Variable Number of Delimited Fields

One Star

Variable Number of Delimited Fields

Hi,
I need help with a task in Talend.
I have a delimeted tab file, but the number of columns is variable in each row.
Let me sample it:
john 23 productx productx add-info
jack 25 productx add-info
july 33 productx productx productx productx add-info
Theres no reserved space for products, and I need to get the add-info after.
Example (output that I need to generate):
john 23 productx productx (blank) (blank) add-info
jack 25 productx (blank) (blank) (blank) add-info
july 33 productx productx productx productx add-info
Don't know if I made myself clear enough.... But thanks for any help.
One Star

Re: Variable Number of Delimited Fields

Hope someone from Team Talend take a look at your case :-) it's kinda pretty hard :-)
These are the things that make the input file complicated:
1. the unknown number of productx
2. there is no identifier or key to each column(this will help us to determine the header value)
3. the "add-info" has no permament place.
4. it is not typical input flat file :-)
But still, your case is very much interesting :-)
Seven Stars

Re: Variable Number of Delimited Fields

If you read across each row, how do you tell which value is a "productx" and which is "add-info". Is it just that there is always exactly one "add-info" as the last value in a row?
One Star

Re: Variable Number of Delimited Fields

Hi alevy,
It seems like, the add-info always at the end, assuming yes, how can this be done?
Seven Stars

Re: Variable Number of Delimited Fields

Well, assuming:
-- we know only that there is always exactly one "add-info" as the last value in a row
-- we do not know the maximum number of "productx" there can be on any row
-- the output is also to a delimited file
-- the "add-info" must remain the last value in the row
Then we need to first read the file to find the maximum number of "productx" across all rows.

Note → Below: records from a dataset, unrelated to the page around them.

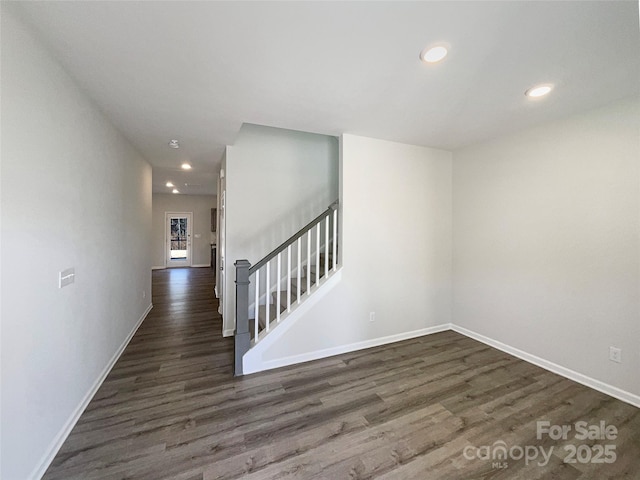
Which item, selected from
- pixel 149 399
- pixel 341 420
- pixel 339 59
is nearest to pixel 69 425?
pixel 149 399

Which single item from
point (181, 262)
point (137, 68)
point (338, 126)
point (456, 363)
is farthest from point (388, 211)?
point (181, 262)

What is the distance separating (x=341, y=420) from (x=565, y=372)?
2.34m

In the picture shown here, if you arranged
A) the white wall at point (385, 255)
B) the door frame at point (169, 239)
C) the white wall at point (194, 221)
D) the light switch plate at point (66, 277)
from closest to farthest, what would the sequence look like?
the light switch plate at point (66, 277), the white wall at point (385, 255), the white wall at point (194, 221), the door frame at point (169, 239)

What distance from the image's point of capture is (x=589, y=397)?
222 cm

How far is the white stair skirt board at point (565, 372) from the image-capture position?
2178 mm

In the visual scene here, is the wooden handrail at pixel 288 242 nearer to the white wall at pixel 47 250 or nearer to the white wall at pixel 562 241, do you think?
the white wall at pixel 47 250

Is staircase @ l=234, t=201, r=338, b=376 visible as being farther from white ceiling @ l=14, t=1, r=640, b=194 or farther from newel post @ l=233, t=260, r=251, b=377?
white ceiling @ l=14, t=1, r=640, b=194

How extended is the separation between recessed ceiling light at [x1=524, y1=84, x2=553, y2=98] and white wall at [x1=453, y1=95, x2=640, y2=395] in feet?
2.39

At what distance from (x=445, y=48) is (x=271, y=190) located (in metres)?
2.55

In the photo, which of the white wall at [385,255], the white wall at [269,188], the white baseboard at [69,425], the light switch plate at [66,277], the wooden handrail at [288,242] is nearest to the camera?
the white baseboard at [69,425]

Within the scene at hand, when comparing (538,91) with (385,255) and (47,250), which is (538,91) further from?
(47,250)

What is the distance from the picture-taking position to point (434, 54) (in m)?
1.60

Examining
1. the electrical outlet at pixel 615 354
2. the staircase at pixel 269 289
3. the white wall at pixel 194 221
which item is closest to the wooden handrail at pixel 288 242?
the staircase at pixel 269 289

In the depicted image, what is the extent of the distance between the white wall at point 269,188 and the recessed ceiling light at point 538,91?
→ 233 centimetres
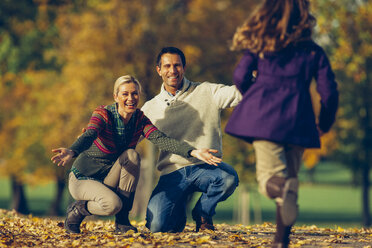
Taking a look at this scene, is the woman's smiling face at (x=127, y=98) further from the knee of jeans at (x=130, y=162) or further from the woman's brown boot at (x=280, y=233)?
the woman's brown boot at (x=280, y=233)

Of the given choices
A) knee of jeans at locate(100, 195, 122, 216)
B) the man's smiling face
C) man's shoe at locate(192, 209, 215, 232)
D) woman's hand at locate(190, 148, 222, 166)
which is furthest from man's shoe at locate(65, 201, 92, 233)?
the man's smiling face

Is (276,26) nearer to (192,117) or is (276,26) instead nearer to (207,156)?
(207,156)

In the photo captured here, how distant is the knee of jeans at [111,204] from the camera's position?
19.3ft

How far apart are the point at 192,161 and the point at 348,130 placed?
1912cm

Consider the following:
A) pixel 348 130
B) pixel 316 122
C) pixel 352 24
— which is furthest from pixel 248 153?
pixel 316 122

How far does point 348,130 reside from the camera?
24438mm

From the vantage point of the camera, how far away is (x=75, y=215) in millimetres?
6191

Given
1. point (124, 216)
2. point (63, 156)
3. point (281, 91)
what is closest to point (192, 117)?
point (124, 216)

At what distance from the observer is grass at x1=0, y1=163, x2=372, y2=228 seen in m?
34.8

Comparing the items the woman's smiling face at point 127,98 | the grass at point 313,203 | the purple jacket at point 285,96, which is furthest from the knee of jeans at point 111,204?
the grass at point 313,203

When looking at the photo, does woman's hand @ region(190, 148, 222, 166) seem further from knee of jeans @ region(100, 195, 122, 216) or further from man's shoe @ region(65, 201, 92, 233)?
man's shoe @ region(65, 201, 92, 233)

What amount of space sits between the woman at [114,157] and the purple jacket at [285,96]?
137 centimetres

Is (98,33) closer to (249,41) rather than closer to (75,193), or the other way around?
(75,193)

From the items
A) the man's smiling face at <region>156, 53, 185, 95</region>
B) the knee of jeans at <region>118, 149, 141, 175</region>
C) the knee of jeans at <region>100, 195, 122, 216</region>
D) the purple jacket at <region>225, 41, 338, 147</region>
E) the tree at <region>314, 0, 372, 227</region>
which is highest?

Use tFileInputFullRow and send to tMap. There define a new field ProductCount = StringHandling.COUNT(row1.line,"\t")-2. The output of tMap goes to tAggregateRow, which calculates the max of all ProductCounts. The output of tAggregateRow goes to tSetGlobalVar.
Then link the first tFileInputFullRow to another identical tFileInputFullRow using OnSubjobOK. The flow from the second tFileInputFullRow goes to tJavaRow, which contains the following code:
Integer LastDelimiter = input_row.line.lastIndexOf('\t');
output_row.line = input_row.line.substring(0,LastDelimiter)
+StringHandling.STR('\t',(Integer)globalMap.get("MaxProductCount")-StringHandling.COUNT(input_row.line,"\t")+2)
+input_row.line.substring(LastDelimiter);

The flow from tJavaRow should be what you need to write to tFileOutputDelimited.
One Star

Re: Variable Number of Delimited Fields

Hi alevy,
Confirmed, it works! Smiley Happy (assuming it is delimited) You are great Smiley Wink
One Star

Re: Variable Number of Delimited Fields

Thanks alevy and lovely, will try this solution asap.
One Star

Re: Variable Number of Delimited Fields

Hi, sorry for taking so long to do the test, but I was really busy.
I tried your solution alevy, but is just outputted the same file that was inputted. Did I miss something?
Thanks.
Seven Stars

Re: Variable Number of Delimited Fields

I'd have to say: probably Smiley Happy. Did you set MaxProductCount correctly in tSetGlobalVar? Add a tLogRow after tAggregateRow and a tJava with the following code after tSetGlobalVar to test that the max has been correctly stored.
System.out.println((Integer)globalMap.get("MaxProductCount"));

If both print the same result then put up screenprints of your job.
One Star

Re: Variable Number of Delimited Fields

Geeez it's so nice to be back in Talend ( got hooked with Silverlight project recently and it's driving me nuts!!!) Smiley Happy
MaxProductCount -> This did the trick, right Alevy? Smiley Happy You must know the maximum count of the productx so that the add-info will be put on the nth(maxproductcount) place.